North Korea to open up for cooling tower blast: media
SEOUL (Reuters) - Secretive North Korea wants to invite five foreign news companies to record the destruction of the cooling tower at its ageing nuclear complex in a show of its will to abide by a disarmament deal, media reported on Monday.
South Korea's top nuclear envoy said he expects North Korea to soon provide a full accounting of its nuclear weapons program as called for in an international disarmament-for-aid deal, and then blow up the tower to underscore its commitment to the pact, the daily JoongAng Ilbo reported.

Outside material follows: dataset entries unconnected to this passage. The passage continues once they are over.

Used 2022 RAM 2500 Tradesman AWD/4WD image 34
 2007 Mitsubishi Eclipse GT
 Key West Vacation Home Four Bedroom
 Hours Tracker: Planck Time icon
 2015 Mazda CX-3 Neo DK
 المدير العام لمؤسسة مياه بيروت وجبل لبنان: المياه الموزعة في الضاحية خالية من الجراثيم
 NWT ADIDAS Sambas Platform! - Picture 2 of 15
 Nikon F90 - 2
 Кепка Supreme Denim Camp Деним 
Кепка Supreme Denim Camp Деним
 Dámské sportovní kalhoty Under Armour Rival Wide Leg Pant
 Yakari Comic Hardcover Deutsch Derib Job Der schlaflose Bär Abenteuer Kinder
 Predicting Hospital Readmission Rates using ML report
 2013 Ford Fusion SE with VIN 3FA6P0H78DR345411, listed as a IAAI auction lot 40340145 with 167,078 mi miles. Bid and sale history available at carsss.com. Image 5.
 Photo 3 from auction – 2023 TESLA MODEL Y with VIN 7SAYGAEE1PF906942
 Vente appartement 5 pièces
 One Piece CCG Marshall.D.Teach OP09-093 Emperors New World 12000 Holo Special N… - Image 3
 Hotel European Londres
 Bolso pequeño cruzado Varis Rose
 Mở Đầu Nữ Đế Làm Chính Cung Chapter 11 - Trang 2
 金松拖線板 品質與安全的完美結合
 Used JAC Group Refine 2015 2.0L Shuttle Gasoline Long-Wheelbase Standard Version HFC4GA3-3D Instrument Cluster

U.S. news network CNN was one of the outlets invited, envoy Kim Sook said, adding one South Korean broadcaster would also be on hand for the event at the North's Yongbyon nuclear complex, about 100 km (60 miles) north of Pyongyang.
In September 2005, impoverished North Korea agreed to abandon its nuclear weapons programs in exchange for economic and diplomatic incentives under an accord negotiated among the two Koreas, China, Japan, Russia and the United States.
It later agreed that by the end of 2007 it would provide a list of its nuclear programs as well as start taking apart its Soviet-era reactor, a plant that produces nuclear fuel and another that turns spent fuel into arms-grade plutonium.
It has mostly lived up to its pledges to disable the Yongbyon nuclear complex, South Korean, U.S. and Japanese government officials said, but has yet to give a complete nuclear inventory and answer U.S. suspicions of having a secret program to enrich uranium for weapons and proliferating technology to the likes of Syria.